1990年代には、ビキニ・キル/Bikini Killやライオット・ガール/Riot Grrrlが登場し、そんな溌剌としたパワーがみなぎっていたんですよね〜。
それは脈々と受け継がれ、ロシアのプッシー・ライオット/Pussy Riotの一連の騒動とか(最近おとなしいけど)、その文脈上であるのかな〜、と思うのです。
現に、2001年には、オックスフォード英語辞典には「パワーを行使する女の子、その様。野心、自己主張、個人主義に現れた少女と若い女性の自立的態度。より広範に(特にスローガンとして)使用されるが、この言葉は特にポピュラー音楽に繰り返し関連付けられる。最も注目すべきは1990年代半ばに、アメリカ合衆国で短期間で著名な「ライオット・ガール」運動が行われたことである。1990年代後半にはイギリスの女性グループ、スパイス・ガールズと結びついた。」という定義で追加されたってことだし。
現在、ガールパワーは当たり前になり、女の子に限らず、もっと広く、社会的、性的マイノリティにその動きが移っているのが、現状かな〜と感じます。
翻って、日本。
私は“女子力”という言葉をこの世から抹殺したいのですが、
これって要は“性的役割を担え”ってことですよね。
“家事能力があり、かつ異性受けする言動、を身につけろ”“男受けする存在になれ”ってね。
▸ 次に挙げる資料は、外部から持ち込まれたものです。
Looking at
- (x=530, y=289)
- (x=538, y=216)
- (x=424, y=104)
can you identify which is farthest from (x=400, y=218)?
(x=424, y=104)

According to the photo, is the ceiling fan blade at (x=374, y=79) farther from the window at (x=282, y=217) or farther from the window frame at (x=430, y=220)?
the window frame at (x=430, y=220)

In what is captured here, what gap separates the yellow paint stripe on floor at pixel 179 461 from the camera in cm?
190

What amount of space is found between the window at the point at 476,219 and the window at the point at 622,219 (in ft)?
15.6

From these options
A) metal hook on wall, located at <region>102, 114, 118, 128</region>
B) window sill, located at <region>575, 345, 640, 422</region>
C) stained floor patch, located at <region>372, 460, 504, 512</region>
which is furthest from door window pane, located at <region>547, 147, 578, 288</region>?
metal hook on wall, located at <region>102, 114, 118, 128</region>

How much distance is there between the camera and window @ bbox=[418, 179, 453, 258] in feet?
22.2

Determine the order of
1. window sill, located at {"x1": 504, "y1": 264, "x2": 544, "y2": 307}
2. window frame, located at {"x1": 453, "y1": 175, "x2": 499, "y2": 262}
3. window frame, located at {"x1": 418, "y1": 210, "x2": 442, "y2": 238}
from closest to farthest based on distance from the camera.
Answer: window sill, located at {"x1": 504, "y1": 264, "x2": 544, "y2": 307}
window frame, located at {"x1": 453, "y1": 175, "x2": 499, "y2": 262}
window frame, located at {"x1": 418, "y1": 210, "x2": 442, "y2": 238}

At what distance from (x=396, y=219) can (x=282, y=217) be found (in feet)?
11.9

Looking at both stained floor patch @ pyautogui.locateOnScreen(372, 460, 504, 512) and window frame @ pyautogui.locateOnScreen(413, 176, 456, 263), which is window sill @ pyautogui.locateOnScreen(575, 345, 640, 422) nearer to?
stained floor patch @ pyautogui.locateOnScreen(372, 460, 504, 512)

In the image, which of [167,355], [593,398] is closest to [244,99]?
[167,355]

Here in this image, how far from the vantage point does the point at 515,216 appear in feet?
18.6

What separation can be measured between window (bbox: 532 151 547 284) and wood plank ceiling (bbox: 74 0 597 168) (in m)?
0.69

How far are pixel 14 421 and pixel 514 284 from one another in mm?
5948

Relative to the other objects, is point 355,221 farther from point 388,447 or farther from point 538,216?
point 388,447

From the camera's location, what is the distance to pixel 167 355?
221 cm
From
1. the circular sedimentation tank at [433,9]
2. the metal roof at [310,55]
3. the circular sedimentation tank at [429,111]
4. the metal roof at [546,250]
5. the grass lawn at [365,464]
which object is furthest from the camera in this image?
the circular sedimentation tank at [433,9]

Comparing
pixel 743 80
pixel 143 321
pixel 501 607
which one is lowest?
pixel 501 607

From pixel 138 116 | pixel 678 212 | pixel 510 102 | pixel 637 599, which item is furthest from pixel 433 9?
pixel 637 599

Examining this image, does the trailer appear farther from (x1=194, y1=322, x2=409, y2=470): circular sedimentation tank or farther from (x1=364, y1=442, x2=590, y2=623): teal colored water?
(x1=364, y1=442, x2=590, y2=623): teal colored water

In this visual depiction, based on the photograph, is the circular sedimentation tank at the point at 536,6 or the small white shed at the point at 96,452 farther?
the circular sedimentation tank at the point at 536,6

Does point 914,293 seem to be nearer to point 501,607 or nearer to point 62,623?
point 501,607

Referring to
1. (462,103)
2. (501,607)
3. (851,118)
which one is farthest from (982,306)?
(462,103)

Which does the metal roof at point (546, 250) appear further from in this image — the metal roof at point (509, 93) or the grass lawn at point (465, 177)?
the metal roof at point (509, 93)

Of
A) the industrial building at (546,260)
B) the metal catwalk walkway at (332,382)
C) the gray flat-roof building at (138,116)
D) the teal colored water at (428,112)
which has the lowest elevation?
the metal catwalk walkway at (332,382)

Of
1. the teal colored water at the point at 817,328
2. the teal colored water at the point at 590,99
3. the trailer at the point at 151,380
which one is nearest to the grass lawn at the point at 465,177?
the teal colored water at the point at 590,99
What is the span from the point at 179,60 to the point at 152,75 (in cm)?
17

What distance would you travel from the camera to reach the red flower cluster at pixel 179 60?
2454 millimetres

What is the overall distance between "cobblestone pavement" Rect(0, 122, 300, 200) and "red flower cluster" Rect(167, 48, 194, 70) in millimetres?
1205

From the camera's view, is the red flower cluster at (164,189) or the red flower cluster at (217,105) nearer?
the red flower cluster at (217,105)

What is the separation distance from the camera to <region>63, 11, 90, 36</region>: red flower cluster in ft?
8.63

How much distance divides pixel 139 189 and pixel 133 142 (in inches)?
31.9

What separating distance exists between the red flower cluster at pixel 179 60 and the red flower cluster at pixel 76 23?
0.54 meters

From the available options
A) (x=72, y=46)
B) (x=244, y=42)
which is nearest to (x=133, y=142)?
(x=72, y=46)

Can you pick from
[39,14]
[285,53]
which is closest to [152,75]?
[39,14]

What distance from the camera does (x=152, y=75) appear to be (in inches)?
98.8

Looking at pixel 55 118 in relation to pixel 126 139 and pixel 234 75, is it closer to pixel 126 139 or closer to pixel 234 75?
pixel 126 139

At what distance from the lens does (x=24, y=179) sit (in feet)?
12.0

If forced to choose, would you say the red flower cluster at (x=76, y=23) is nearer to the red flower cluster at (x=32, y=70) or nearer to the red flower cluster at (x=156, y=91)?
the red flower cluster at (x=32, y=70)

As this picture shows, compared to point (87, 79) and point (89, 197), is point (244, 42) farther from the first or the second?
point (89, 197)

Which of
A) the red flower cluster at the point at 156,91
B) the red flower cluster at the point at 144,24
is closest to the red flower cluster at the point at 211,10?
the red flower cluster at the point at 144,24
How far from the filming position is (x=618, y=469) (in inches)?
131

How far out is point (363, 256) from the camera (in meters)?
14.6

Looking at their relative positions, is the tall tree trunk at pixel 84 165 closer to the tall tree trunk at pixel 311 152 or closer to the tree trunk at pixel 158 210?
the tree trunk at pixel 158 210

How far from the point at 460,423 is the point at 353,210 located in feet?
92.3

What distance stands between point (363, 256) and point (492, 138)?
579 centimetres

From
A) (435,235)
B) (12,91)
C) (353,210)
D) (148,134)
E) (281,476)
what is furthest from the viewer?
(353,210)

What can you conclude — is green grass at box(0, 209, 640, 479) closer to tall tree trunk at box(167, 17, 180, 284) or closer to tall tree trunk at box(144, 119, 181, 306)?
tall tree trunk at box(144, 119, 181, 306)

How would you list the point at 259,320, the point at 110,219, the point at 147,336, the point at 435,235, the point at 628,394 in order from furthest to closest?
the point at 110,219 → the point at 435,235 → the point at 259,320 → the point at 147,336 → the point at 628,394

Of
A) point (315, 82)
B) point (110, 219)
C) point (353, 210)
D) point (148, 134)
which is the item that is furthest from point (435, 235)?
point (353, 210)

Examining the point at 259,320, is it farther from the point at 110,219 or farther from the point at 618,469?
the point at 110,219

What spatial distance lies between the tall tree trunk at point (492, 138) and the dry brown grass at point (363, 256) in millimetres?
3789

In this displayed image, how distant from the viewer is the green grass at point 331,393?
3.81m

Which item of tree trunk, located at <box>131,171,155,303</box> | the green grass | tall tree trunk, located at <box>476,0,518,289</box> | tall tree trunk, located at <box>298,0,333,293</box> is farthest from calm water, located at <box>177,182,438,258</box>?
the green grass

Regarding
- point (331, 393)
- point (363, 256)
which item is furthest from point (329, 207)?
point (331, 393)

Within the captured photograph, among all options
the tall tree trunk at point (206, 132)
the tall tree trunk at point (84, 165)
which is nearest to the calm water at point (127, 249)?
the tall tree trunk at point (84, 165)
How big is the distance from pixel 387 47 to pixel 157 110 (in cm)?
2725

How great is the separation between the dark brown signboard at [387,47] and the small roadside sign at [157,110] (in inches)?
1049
で、この“女子力”をそのまま言葉を英語に置き換えると、先の“ガールパワー/Giirl Power”になるんだけど。
意味は180°違うんですよねぇ。
使っている人たちも、自虐的だったりするんだろうけど、フラットじゃない世の中にうまくのっかっている、うまくのっかるのが賢い、って空気も好きじゃない。
そんなこといちいち気にしない世の中がいいなぁ。
数年前、某男性スポーツ選手の「好きな女性のタイプは、三歩下がってついてくる人」という発言をきいて、のけぞりそうになりましたが、
(そして、それを嬉々として伝えるメディアにも二度びっくり)、
まだ、当時30歳前後の若い男性がこんなことを言うなんて!
(もっとも、今どきスポーツ選手に、本筋とはまったく関係のないこんな質問をすることにもびっくり!)
日頃、今の20〜30代の若い男性はフラットで、気配りもできていいなぁ(お茶を淹れる、飛行機で荷物をとってくれるetc)、なのに。
いろんな考えの人がいていいんだけど、そういう発言を、仮に思っていても、今日日堂々とするってことにがっかり!
日本のなにも変わっていない、むしろ後退すらしているような空気を象徴しているようで、この流れって一体どこから来るんだろう?